### [Goal]
Please rename "shirt sleeve" to "sleeve of the shirt" in everything from the line containing "In the picture, between" down to the end of the data, and give back only those lines with nothing else altered. Leave the pictures out of your answer.
>> BEGIN Records shown
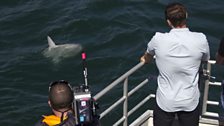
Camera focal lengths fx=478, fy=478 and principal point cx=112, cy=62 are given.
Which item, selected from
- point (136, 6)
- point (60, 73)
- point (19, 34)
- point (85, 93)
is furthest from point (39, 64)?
point (85, 93)

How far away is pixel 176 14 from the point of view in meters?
5.53

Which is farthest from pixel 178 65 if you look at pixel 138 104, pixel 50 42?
pixel 50 42

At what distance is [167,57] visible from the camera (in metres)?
5.73

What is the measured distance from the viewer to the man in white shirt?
5625 mm

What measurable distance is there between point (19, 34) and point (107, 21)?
3356 mm

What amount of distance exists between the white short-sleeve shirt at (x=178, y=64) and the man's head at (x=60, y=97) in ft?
4.81

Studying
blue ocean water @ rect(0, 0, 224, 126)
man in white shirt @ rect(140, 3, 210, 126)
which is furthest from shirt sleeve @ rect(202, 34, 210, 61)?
blue ocean water @ rect(0, 0, 224, 126)

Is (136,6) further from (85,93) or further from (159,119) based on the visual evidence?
(85,93)

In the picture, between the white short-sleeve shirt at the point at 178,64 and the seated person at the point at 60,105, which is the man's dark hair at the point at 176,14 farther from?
the seated person at the point at 60,105

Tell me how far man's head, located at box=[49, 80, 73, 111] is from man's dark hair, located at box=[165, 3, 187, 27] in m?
1.59

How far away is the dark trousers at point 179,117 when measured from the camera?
5.99 metres

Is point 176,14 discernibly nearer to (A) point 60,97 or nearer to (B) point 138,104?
(A) point 60,97

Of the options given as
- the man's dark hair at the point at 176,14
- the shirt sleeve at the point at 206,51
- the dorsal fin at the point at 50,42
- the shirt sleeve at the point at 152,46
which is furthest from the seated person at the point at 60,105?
the dorsal fin at the point at 50,42

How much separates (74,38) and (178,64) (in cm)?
1199
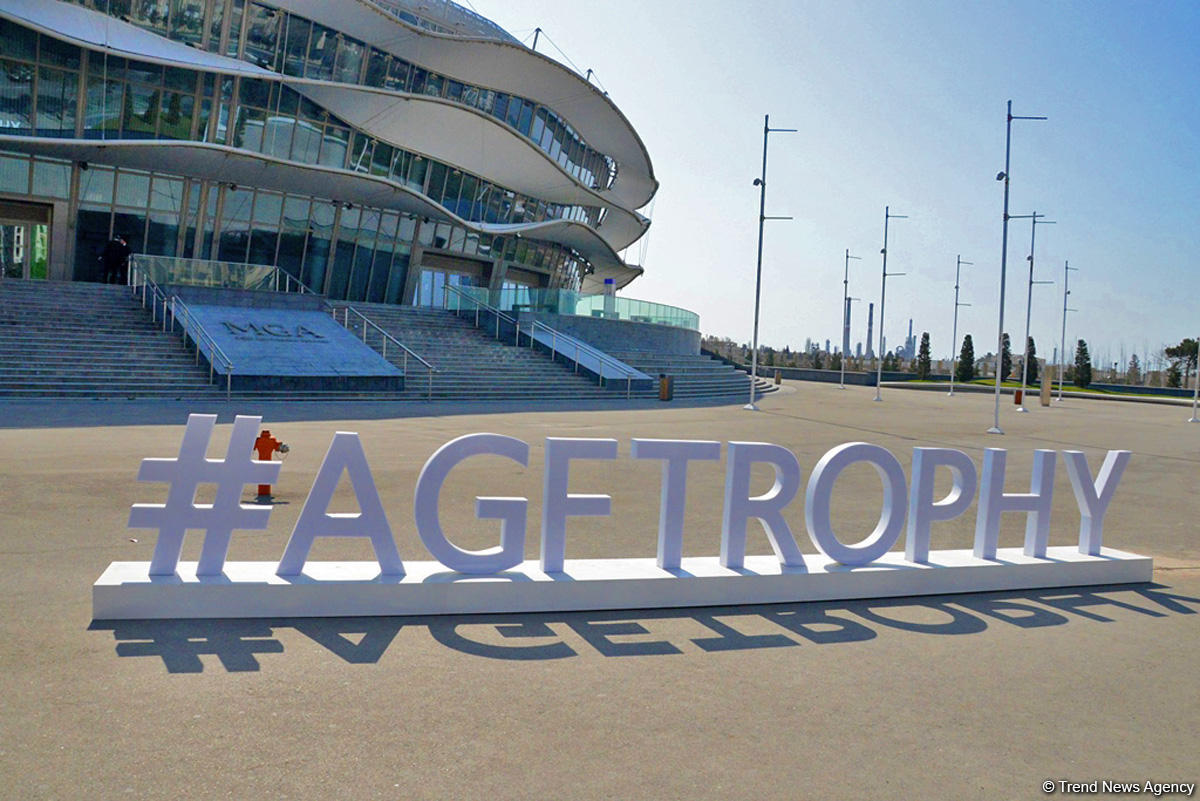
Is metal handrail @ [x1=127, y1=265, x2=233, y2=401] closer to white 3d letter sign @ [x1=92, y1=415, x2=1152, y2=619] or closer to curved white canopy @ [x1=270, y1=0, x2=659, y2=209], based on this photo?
>> END Records shown
### [Completed exercise]
In the picture, between the white short-sleeve shirt at the point at 178,64 and the seated person at the point at 60,105, which is the man's dark hair at the point at 176,14 farther from?
the seated person at the point at 60,105

Tell me how far man's head, located at box=[49, 80, 73, 111] is from man's dark hair, located at box=[165, 3, 187, 27] in m?
1.59

How far away is the dark trousers at point 179,117 when measured from the camera?
5.99 metres

Is point 176,14 discernibly nearer to (A) point 60,97 or nearer to (B) point 138,104?
(A) point 60,97

Of the options given as
- the man's dark hair at the point at 176,14
- the sleeve of the shirt at the point at 206,51
- the dorsal fin at the point at 50,42
- the sleeve of the shirt at the point at 152,46
which is furthest from the seated person at the point at 60,105?
the dorsal fin at the point at 50,42

How much separates (74,38) and (178,64) (in cm)?
1199
Is metal handrail @ [x1=127, y1=265, x2=233, y2=401] closer to white 3d letter sign @ [x1=92, y1=415, x2=1152, y2=619] or closer to curved white canopy @ [x1=270, y1=0, x2=659, y2=209], based on this photo?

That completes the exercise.